オバマ妊娠中絶について語る(後編)

難しいテーマをどのようにして語るか。
前半はシカゴ時代の自分の苦労話。中盤は哲学論。後半はノートルダム大に纏わる昔話。
日本で宗教の話というと、どうにも実感がわかないというのが正直な感想ではあるが、「小異を捨てて何とやら…」ということであれば、矢張り最終的には、人間の器(あるいは懐)の大小といったところに懸かってくるのではないかと改めて思った次第ではある。
断定的な言い回しは避け、高飛車にならず、相手を説得しやすい誠実な言葉(しかも甘言ではなく!)を用いて、粘り強く対話を重ねるべしと言うのが大統領から卒業生諸君に贈る言葉
http://sankei.jp.msn.com/world/america/090518/amr0905180920004-n3.htm
http://www.latimes.com/news/nationworld/nation/chi-barack-obama-notre-dame-speech,0,2951798.story?page=2

互助と理解の伝統は、私が長年の人生の中で学び、時にカトリック教会の助けを借りながら、得てきたものです。

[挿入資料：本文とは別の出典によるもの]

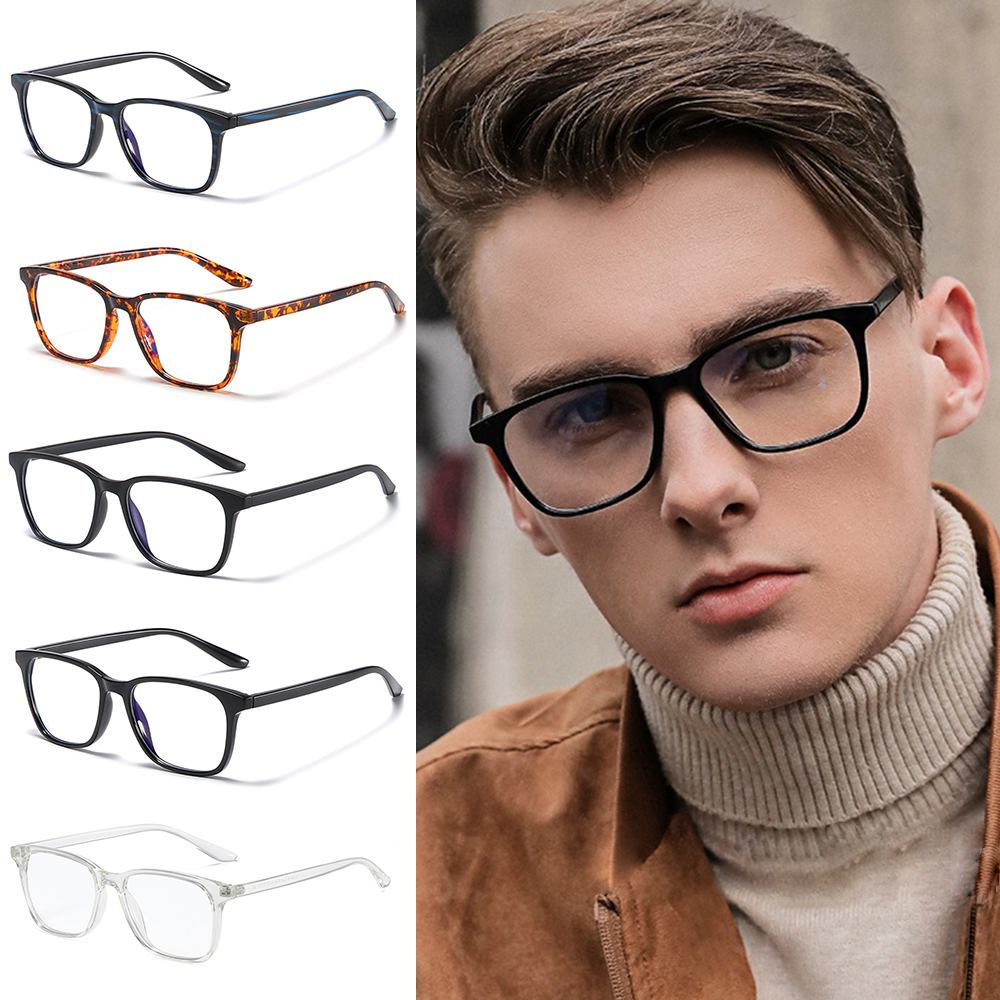 🌵CACTU🌵 Vision Care Blue Light Blocking Cut UV400 Unisex Glasses Computer Glasses Lightweight Retro Frame with Spring Hinges Nerd Reading...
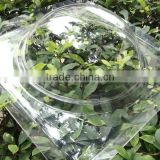 Clear polycarbonate dome window, pc dome sheets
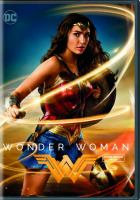 Cover image for Wonder Woman [DVD] / director, Patty Jenkins.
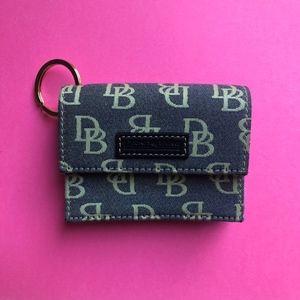 Dooney and Bourke Denim Wallet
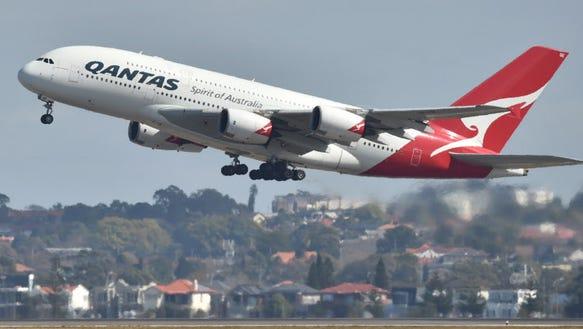 A Qantas Airbus A380 launches on August 25, 2017
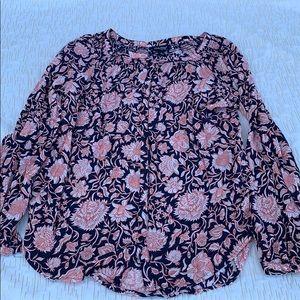 Long sleeved Lucky brand blouse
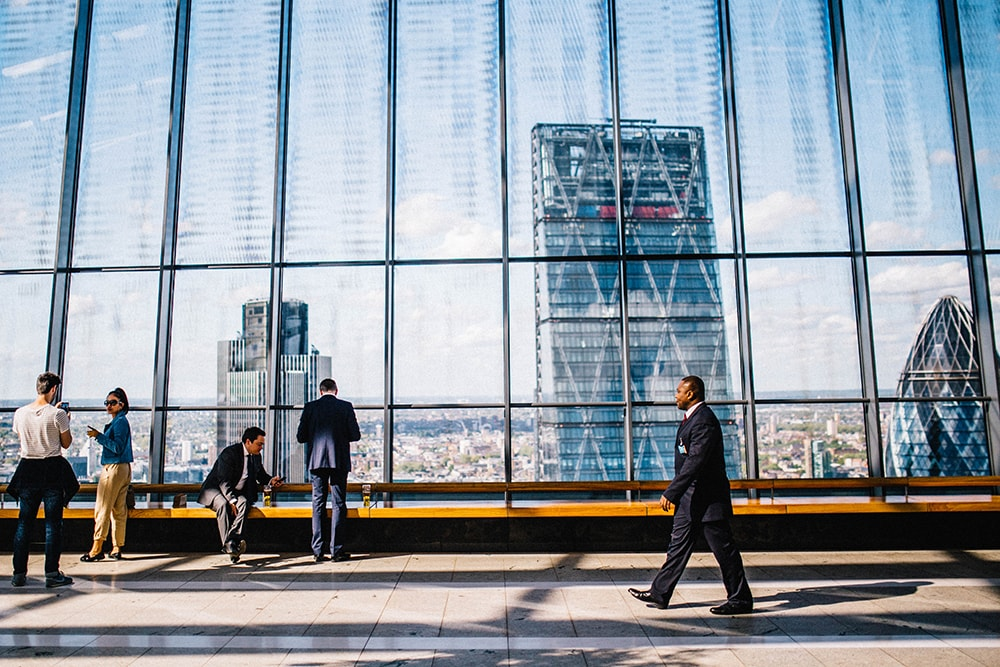 M&A in Spain: Useful tips for foreign investors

御案内のとおり、私は特に宗教的な家庭環境の中で育ってきたわけではありませんでしたが、母は私が大学を卒業後にコミュニティ主催者になるように私に対して奉仕と共感についての感情教育を私に施して参りました。そして、シカゴのカトリック教会が開発コミュニティプロジェクトとして知られる機関に資金援助を行い、私達は地元の製鉄工場が閉鎖された後に荒廃したサウスサイド地域近辺の底上げのために働くこととなりました。

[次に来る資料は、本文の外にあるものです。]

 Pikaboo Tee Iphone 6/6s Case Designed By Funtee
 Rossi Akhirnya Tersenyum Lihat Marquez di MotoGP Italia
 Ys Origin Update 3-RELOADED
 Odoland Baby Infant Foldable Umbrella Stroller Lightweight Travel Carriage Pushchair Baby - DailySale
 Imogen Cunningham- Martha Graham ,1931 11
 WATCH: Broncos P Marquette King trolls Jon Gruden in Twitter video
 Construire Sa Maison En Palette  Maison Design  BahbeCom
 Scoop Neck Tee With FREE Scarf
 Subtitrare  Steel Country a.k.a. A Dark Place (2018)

そのスタッフ達は正に折衷主義で彩られ、カトリックプロテスタントのそれぞれの教会、ユダヤ人とアフリカ系アメリカ人の指導者、黒人、白人及びヒスパニック系の労働者らで構成され、異なる信条をもつ人々の集合体でありました。しかし、そのスタッフ全員がこれら近隣地域の人々への支援のため、つまり仕事を見つけ、学校を改善するために、お互いが協力して働かなければならないということをそこで学びました。私達は、他者への奉仕という局面において、結びつきあったわけです。
私が彼ら隣人と共に費やした時間の中で起きたこと。それは、私が働く教会の人々の包容力や理解力が大変にあったことから、私への奉仕に満ち、賛美歌集を共に唄い、おそらく私が本当に一文無しだったとしても、私に同じことをしてくれたでしょう。(笑)彼らの誠実さがその慈善行為の素になっていることを私は目撃し、そして、私自身が教会での仕事においてそうした心を持ってこなかったことに気づきました。私は、教会からそうした心を導き出されました。それがキリストに導かれた奉仕の心でした。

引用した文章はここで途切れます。